Created attachment 22257 [details] performance comparison code Environment: Ubuntu Linux/amd64 x86 jre 1.5.0_13-b05 ant.jar in ant-1.7.1 I'd like to use org.apache.tools.zip instead of java.util.zip because of the filename encoding problem of java.util.zip, and have a performance problem on org.apache.tools.zip. The attached Java code compress 2 files (3MiB and 2MiB) with org.apache.zip and java.util.zip. It shows org.apche.zip is 20x slower than java.util.zip. Output: % java -cp .:ant-1.7.1.jar ZipPerformance -apache -jdk ==> Benchmarking Apache: 95832 [ms] JDK: 4717 [ms]
I looked the source code. When we call ZipOutputStream.write(byte[]) for a large byte array, * org.apache.tools.zip call Deflater.setInput() once for the whole of the array * java.util.zip call Deflater.setInput() multiple times. One call handles a 512 byte chunk of the array.
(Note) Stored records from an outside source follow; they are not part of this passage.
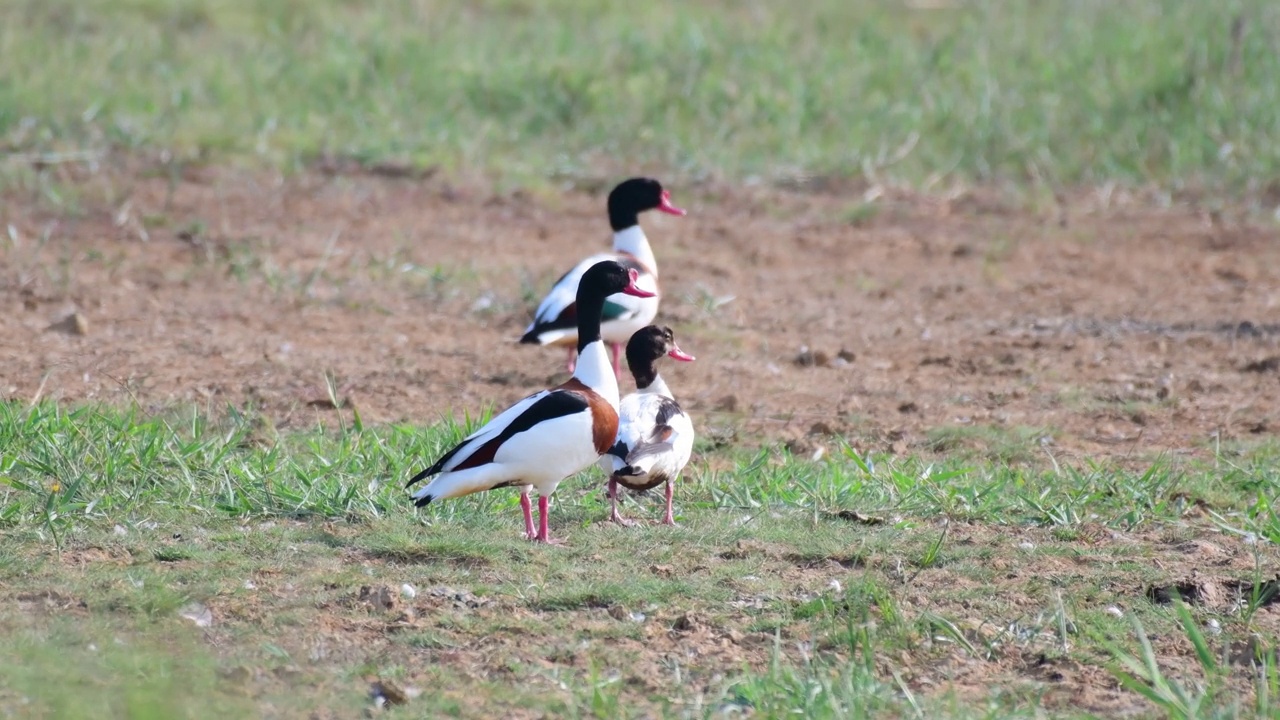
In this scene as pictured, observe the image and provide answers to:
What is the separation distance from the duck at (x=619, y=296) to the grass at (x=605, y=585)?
154cm

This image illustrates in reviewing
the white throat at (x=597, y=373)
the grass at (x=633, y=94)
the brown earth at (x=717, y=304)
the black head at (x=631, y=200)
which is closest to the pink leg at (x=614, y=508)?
the white throat at (x=597, y=373)

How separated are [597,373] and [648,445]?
0.35 metres

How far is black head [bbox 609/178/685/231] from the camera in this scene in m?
9.58

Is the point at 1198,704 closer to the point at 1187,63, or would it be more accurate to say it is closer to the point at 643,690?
the point at 643,690

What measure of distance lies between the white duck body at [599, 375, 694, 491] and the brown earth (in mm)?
1193

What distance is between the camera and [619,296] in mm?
8367

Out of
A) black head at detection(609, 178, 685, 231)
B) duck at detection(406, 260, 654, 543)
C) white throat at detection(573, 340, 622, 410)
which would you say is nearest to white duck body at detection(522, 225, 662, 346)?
black head at detection(609, 178, 685, 231)

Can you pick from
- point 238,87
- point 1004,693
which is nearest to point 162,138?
point 238,87

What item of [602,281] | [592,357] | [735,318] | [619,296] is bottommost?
[735,318]

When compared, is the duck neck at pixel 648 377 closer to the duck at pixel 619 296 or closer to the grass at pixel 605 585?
the grass at pixel 605 585

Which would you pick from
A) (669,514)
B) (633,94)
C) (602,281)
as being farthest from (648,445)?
(633,94)

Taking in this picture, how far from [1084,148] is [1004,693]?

Created attachment 22263 [details] extended perfromance comparison code
I've extended the test code which compressed two big files (2 and 3 MB) to cover the case of many small files (2000 files of 2 or 3 kB) and covered reading as well. The big file compression case is actually worse on my machine (WinXP) where java.util.zip is more like 40 times faster. OTOH Ant wins in the small file case. Ant is slower when reading the ZIPs, but the performance difference isn't as bad. ==> Benchmarking big files Apache write warmup done Apache write: 147640 [ms] JDK write warmup done JDK write: 3219 [ms] Apache read warmup done Apache read: 453 [ms] JDK Warmup done JDK read: 125 [ms] ==> Benchmarking small files Apache write warmup done Apache write: 4406 [ms] JDK write warmup done JDK write: 6531 [ms] Apache read warmup done Apache read: 1859 [ms] JDK Warmup done JDK read: 1312 [ms] I made the ocde compile on JDK 1.4 because I wanted to compare different JDKs. In the end the differeneces were so small I didn't include them here (JDK6 was a bit faster for java.util.zip as well as in the Ant case). For reference, this is against Ant's subversion revision 677166.
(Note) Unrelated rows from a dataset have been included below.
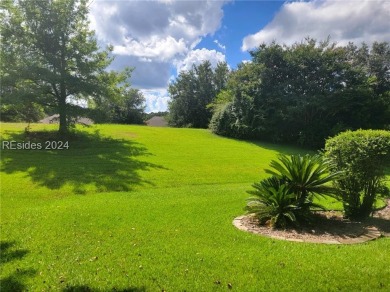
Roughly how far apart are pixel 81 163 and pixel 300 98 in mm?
19420

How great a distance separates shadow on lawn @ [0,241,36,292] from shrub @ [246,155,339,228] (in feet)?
13.8

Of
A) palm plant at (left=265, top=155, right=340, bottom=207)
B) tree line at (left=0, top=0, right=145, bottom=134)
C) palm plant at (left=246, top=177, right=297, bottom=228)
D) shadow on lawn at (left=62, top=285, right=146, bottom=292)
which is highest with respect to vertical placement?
tree line at (left=0, top=0, right=145, bottom=134)

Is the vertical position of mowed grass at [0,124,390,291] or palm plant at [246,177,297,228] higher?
palm plant at [246,177,297,228]

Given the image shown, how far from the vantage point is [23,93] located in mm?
17578

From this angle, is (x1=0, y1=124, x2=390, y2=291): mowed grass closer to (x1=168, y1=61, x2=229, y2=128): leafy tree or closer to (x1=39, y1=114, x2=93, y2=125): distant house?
(x1=39, y1=114, x2=93, y2=125): distant house

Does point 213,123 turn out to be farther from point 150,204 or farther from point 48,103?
point 150,204

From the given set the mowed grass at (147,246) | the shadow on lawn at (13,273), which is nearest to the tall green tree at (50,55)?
the mowed grass at (147,246)

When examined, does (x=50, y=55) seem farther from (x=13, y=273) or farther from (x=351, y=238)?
(x=351, y=238)

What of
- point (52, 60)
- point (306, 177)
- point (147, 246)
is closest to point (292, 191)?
point (306, 177)

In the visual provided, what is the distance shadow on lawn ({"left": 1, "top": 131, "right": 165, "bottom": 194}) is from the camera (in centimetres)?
1117

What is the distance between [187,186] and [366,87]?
22.2 metres

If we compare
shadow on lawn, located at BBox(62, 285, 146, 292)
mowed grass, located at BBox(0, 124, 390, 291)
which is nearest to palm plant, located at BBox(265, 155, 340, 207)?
mowed grass, located at BBox(0, 124, 390, 291)

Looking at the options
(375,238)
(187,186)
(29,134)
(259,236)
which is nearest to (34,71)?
(29,134)

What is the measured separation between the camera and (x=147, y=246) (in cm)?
520
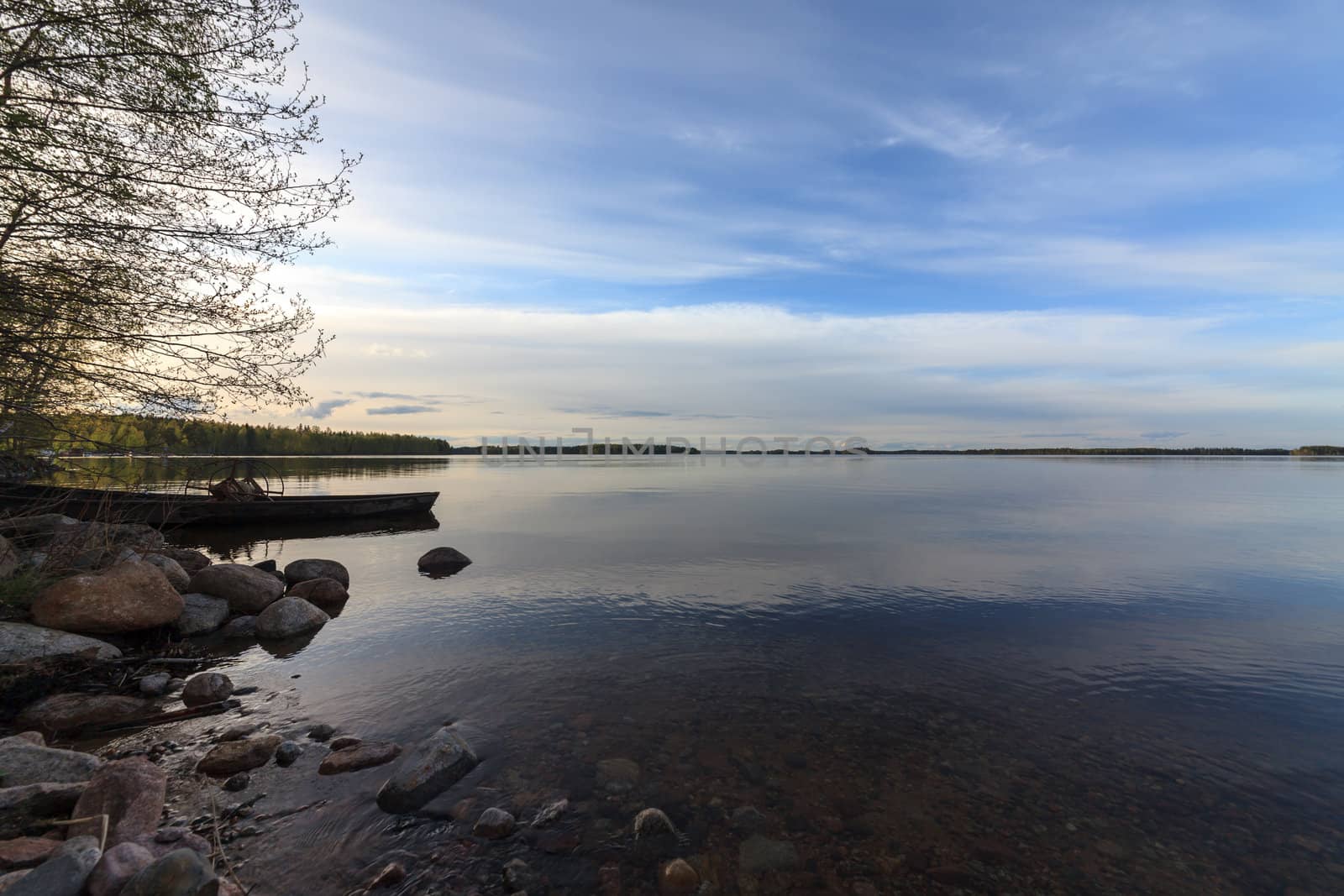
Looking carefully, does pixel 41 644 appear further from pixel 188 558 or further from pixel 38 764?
pixel 188 558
same machine svn revision 677272: ==> Benchmarking big files Apache write warmup done Apache write: 3407 [ms] JDK write warmup done JDK write: 3297 [ms] Apache read warmup done Apache read: 422 [ms] JDK Warmup done JDK read: 125 [ms] ==> Benchmarking small files Apache write warmup done Apache write: 4438 [ms] JDK write warmup done JDK write: 6563 [ms] Apache read warmup done Apache read: 1844 [ms] JDK Warmup done JDK read: 1359 [ms] Deflater seems to copy its input around since I can see bigger memory consumption during the Ant code tests. There is no hint in the Javadocs and I have no idea why chunking the original input should help - other than that it helps the native implementation of Sun's Deflater class. I've searched through the zlib and InfoZIP code base to find any reference to good byte chunk sizes to pass to the compression library and found that InfoZIP's zip will use between 2kB (SMALL_MEM) and 16 kB (LARGE_MEM). I've changed the code to use 8kB blocks, which has the side effect of doing nothing when ZipOutputStream is used via <zip> and friends. Ant's tasks have always read the file content in 8kB chunks and written those blocks to the ZipOutputStream - so Ant's tasks have never seen the poor performance for big files.
Thank you for the quick fix!